It’s almost 2025; social media has been around for the better part of two decades. At this point, there are only two possible reasons that your brand isn’t prioritizing a social strategy:
- You’re playing the saboteur in a Machiavellian plot to destroy your brand from the inside in order to avenge a minor insult that your CEO unwittingly inflicted upon you over 20 years ago.
- You haven’t quite figured out how your brand essence translates into a compelling content strategy.
For the sake of this write up, I’m going to focus on the folks in the second group (though I sincerely hope those of you in the first group don’t take that as an insult).
There’s no shortage of analogies to describe the modern marketer’s frustration with the volatility of social platforms and algorithms. It’s “a moving target.” It’s “the Wild West.” It’s “uncharted territory.” It’s “illegal to use Taylor Swift’s image in a branded meme.”
Content preferences vary from platform to platform, and best practices can change on a monthly, weekly, or daily basis. It’s a full time job just keeping up with current trends, much less getting far enough ahead of the curve to confidently cook up a compelling social strategy.

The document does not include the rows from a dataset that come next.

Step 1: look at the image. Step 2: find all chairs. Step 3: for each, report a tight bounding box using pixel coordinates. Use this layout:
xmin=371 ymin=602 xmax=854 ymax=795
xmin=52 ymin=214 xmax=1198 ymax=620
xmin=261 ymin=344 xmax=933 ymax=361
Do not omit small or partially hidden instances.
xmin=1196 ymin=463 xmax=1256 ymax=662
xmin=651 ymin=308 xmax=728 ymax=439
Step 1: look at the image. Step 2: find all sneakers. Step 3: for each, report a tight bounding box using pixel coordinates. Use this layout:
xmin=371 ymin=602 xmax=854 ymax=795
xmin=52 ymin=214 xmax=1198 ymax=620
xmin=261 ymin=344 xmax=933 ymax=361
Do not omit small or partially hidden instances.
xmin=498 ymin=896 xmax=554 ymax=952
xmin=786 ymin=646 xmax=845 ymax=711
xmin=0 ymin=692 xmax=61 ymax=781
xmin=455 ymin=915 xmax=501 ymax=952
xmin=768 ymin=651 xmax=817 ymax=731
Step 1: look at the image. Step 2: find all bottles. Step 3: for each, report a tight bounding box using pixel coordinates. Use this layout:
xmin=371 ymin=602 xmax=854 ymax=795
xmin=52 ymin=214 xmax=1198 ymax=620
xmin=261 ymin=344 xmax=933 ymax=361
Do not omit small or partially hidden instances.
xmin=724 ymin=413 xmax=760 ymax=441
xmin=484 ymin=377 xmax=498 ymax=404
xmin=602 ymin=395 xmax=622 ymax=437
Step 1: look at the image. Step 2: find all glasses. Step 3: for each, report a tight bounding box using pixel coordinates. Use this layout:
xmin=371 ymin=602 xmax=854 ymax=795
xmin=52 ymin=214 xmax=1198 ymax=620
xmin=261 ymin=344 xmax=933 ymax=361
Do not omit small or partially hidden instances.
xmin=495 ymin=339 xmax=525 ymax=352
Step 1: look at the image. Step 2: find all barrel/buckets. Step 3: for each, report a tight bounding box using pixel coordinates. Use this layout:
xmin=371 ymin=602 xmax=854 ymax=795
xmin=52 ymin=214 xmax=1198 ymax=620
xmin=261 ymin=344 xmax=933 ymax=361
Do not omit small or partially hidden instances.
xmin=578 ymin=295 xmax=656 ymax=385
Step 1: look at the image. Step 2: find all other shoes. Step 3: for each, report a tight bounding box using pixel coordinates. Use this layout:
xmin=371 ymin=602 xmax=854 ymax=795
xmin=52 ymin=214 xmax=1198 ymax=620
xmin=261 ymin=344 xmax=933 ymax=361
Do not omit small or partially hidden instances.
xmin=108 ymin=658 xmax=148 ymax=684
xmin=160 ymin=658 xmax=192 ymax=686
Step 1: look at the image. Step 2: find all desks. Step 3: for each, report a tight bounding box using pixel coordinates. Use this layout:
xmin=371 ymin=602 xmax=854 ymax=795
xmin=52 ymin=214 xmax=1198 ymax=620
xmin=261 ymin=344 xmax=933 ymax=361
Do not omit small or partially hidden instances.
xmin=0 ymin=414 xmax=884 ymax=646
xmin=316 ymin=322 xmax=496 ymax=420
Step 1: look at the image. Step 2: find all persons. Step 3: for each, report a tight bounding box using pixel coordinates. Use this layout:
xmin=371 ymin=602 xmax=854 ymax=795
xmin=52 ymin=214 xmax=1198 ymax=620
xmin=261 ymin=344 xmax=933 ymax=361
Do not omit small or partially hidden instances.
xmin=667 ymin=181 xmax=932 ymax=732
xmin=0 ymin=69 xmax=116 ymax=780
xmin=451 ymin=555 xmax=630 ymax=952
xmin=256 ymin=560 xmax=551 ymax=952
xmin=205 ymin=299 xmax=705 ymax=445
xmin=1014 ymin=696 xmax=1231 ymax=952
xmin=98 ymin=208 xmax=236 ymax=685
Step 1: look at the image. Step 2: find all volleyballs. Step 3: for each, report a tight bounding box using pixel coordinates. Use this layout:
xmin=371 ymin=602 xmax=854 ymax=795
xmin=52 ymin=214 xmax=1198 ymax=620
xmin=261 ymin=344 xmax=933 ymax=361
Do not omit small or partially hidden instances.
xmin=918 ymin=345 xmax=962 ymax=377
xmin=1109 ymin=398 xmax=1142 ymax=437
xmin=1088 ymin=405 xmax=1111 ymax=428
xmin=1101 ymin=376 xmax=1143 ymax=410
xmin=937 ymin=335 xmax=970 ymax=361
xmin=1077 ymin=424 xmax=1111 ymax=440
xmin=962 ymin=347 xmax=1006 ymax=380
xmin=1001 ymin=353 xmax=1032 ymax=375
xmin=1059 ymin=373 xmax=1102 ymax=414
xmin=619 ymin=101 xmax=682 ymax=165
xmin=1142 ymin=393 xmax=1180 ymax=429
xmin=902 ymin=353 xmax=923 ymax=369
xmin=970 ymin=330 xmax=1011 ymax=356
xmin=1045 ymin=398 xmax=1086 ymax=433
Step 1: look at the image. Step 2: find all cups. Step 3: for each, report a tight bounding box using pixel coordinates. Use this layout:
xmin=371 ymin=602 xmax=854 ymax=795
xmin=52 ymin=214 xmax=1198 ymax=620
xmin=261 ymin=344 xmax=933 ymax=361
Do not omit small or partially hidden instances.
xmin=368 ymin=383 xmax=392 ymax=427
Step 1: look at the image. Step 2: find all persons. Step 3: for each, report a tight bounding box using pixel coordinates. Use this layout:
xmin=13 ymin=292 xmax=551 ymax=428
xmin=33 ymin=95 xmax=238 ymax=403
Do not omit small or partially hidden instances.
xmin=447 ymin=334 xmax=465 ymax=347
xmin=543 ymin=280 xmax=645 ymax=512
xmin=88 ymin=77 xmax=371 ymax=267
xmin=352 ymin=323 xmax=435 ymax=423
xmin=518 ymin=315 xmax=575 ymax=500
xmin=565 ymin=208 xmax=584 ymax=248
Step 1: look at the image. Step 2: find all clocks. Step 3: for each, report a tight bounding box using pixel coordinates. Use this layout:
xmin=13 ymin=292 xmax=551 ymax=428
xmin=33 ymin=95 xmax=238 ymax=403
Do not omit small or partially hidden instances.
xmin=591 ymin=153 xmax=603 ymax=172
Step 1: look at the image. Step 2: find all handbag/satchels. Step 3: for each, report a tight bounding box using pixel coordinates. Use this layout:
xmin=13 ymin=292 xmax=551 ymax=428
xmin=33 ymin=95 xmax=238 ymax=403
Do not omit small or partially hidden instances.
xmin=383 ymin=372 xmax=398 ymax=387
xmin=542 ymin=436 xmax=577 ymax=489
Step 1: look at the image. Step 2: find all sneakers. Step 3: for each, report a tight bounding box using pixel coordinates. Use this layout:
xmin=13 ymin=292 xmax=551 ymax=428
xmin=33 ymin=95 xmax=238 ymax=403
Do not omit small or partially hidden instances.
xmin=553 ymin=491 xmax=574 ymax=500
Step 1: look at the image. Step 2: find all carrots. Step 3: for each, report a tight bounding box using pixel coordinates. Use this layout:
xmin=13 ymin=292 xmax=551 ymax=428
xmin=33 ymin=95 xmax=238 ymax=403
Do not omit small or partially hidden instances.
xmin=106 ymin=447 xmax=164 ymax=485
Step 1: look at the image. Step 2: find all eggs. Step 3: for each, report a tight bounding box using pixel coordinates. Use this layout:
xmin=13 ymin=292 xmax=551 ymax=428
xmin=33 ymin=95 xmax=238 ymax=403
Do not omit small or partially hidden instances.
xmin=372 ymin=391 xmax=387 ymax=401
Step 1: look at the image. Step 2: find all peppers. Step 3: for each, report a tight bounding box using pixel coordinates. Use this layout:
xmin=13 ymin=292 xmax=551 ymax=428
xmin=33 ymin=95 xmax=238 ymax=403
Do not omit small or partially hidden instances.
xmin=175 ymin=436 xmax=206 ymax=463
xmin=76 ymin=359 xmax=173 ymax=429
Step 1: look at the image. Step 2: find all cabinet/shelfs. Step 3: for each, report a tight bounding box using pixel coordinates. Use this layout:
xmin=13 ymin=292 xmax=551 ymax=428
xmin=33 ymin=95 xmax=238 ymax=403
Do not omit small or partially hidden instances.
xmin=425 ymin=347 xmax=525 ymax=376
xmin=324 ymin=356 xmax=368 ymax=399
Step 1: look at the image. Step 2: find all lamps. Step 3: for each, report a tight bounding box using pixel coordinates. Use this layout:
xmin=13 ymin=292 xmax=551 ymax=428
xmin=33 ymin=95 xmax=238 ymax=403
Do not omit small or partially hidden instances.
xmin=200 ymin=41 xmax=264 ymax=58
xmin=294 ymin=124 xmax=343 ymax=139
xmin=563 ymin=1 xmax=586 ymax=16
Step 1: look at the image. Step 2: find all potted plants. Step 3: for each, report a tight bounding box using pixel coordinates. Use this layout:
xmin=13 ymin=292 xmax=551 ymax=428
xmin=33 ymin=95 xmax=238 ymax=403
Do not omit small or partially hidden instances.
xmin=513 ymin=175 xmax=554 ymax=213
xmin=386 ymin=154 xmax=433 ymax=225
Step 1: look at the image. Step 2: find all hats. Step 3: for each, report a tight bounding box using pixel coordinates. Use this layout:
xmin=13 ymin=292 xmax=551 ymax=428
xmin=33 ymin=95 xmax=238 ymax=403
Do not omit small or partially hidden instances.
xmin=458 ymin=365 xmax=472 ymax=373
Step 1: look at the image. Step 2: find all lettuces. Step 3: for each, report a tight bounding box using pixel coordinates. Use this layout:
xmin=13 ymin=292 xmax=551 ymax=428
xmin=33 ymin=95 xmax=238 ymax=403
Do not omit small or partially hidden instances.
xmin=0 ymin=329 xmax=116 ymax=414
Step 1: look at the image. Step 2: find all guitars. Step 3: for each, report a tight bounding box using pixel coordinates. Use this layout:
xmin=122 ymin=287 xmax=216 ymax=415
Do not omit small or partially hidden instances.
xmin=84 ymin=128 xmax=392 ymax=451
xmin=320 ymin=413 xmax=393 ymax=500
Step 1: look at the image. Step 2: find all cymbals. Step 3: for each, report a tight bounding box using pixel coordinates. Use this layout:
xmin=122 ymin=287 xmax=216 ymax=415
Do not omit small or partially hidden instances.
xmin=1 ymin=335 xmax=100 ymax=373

BUT, you didn’t come here just to read all the perfectly reasonable, totally understandable reasons why your social media strategy is lacking. You came here for some good old-fashioned, actionable industry insight. Well, here it is:
Too often, when emerging brands start drawing up a social strategy, they let their conventional marketing instincts take the wheel and treat their social platforms like sales floors.
I get it, you’ve been slingin’ sell sheets at trade shows across the country for the last few years. You know your brand and you know your talking points. You could pitch your product in your sleep. But you can’t just copy + paste that strategy into social media and hope to see results.
On social media you aren’t competing for market share with the other brands in your category, you’re competing for attention with every other content creator on those platforms.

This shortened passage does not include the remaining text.